At Monday night’s Policy and Governance Committee meeting (June 18) councillors were asked to approve the appointment of consultants, at a cost of £90,000, to produce designs for the O’Neill Road cemetery plan.

The council has been considering a range of options and locations for a new facility because of the rapidly dwindling number of burial spaces at Carnmoney Cemetery.

Councillors were presented with a map detailing the proposed 18-acre site the new cemetery would take up in the Valley Park, which is just over 65 acres in size.

Alderman John Blair said: “I am fundamentally opposed to this plan and have publicly pledged to prevent any loss of meaningful and open recreational space. This map showing where the cemetery will go represents the entirety of the open space at the Valley Park as the rest of the park is largely inaccessible and overgrown woodland.

“At Carnmoney, while there is only two years left of provision for graves, there is more than 10 years left across the borough.

“My main objection to this plan is that we should wait until the merger with Antrim and then draw up an arrangement.

“To me this proposal is ad hoc and short-sighted and I would urge a rethink.”

He added: “Our problem has been and remains people from Belfast using our cemeteries because the City Council is so much more expensive.

“It seems a strange decision to build a bigger cemetery closer to the city and at the entrance to the borough.

“Our rural facilities are no further out for Newtownabbey residents in terms of distance than Carnmoney is from Belfast.

“And once this land is taken up for the cemetery it will be easy to see where it will expand to in the future and we will have no park to speak of.”

Councillor Robert Hill added: “This issue has been debated for as long as I can remember and it has been talked to death.
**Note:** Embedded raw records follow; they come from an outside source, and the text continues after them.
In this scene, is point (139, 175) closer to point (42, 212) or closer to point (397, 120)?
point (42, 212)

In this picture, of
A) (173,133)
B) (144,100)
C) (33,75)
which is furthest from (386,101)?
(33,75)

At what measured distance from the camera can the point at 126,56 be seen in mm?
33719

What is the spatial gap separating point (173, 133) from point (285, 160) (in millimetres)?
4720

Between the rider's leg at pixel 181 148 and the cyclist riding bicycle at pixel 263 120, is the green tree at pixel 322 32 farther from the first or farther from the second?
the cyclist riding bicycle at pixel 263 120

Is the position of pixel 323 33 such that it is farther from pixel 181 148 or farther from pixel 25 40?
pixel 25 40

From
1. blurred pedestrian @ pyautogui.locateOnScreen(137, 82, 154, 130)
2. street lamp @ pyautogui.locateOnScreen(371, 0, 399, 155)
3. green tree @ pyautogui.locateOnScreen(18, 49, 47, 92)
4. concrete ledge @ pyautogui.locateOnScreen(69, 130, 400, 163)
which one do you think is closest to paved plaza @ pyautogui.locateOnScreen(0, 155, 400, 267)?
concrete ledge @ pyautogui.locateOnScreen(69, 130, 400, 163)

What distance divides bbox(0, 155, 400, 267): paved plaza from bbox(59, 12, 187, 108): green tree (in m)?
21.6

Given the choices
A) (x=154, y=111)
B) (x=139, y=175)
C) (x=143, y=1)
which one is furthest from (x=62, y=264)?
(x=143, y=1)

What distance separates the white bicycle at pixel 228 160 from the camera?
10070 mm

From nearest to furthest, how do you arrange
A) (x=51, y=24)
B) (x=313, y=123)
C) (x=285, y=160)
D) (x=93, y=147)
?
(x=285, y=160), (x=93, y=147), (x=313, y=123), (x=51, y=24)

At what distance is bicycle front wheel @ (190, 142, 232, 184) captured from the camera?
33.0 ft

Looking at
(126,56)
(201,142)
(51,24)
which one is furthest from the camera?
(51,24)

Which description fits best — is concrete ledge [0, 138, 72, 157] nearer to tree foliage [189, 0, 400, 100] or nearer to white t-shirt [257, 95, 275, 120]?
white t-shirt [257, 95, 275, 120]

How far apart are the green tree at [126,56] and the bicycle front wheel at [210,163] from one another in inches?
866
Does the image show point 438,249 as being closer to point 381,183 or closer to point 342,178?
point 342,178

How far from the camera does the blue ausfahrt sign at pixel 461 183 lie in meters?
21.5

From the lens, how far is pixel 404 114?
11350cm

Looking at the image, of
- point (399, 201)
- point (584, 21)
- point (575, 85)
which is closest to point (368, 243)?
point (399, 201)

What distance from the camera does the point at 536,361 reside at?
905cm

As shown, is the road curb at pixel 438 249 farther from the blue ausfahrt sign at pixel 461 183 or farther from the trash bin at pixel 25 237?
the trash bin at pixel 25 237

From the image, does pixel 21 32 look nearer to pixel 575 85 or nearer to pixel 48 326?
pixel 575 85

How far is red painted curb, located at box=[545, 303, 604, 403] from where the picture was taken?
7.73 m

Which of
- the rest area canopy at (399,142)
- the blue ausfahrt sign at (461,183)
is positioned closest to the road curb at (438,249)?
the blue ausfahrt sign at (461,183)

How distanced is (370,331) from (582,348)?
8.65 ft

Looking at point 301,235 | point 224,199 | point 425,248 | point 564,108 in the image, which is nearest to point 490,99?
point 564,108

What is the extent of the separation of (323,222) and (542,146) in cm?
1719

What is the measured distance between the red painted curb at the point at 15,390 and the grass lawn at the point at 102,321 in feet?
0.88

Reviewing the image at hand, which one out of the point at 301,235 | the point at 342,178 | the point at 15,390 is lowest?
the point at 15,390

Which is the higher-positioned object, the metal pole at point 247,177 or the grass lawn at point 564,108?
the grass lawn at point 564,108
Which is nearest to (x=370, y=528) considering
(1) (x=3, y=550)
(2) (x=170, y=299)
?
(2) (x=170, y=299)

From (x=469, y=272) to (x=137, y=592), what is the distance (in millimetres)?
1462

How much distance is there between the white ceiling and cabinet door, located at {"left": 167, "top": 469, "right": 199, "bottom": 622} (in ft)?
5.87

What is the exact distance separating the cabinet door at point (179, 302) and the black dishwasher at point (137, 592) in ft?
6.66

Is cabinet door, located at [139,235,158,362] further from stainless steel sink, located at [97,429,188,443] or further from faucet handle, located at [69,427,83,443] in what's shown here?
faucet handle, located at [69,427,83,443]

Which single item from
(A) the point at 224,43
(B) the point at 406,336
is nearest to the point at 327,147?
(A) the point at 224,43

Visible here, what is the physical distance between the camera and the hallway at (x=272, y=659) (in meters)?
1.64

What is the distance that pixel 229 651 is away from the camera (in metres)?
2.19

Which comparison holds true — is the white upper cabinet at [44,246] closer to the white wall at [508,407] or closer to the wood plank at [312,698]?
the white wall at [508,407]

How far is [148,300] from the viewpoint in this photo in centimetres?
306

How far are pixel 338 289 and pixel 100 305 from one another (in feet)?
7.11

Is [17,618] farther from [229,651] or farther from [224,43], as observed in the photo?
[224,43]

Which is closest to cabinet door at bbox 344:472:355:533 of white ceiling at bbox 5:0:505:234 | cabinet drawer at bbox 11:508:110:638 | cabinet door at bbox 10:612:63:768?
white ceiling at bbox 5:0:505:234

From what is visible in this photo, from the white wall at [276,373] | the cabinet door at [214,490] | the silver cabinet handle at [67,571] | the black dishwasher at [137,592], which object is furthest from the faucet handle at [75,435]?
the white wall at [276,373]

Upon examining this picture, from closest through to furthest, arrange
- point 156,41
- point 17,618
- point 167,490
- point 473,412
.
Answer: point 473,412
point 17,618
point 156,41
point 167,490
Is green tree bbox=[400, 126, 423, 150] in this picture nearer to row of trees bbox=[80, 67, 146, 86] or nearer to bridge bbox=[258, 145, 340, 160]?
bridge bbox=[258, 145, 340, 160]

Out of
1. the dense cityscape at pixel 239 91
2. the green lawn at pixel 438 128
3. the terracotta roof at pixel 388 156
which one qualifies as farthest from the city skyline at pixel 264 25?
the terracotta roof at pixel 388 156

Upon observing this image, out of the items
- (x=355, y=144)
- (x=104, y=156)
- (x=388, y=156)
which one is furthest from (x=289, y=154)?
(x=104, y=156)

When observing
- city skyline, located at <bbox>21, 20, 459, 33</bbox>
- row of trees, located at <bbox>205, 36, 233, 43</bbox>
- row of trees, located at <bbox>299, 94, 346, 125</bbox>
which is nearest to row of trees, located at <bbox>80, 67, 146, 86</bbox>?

It is just time we do something.”

The majority of councillors backed the proposal to appoint the consultants. A recorded vote was taken with 18 councillors backing the proposal, alderman John Blair and councillor Tom Campbell voting against it, and councillor Lynn Frazer abstaining.

Ms Frazer argued that the council should join up the cemetery plans with proposals for the new crematorium at Ballyearl.

Council Chief Executive Jacqui Dixon said advancing the proposal, which is still in its early stages, would result in around 4,600 plots and 22 years of burial provision.

Councillor Billy Webb asked if there could be an assurance made that the rest of the remaining 47 acres of the park not included in the cemetery plan would be converted into usable parkland and remain as public space.

“That would be the intention of the consultants to draw up designs for the rest of the land,” the Chief Executive replied.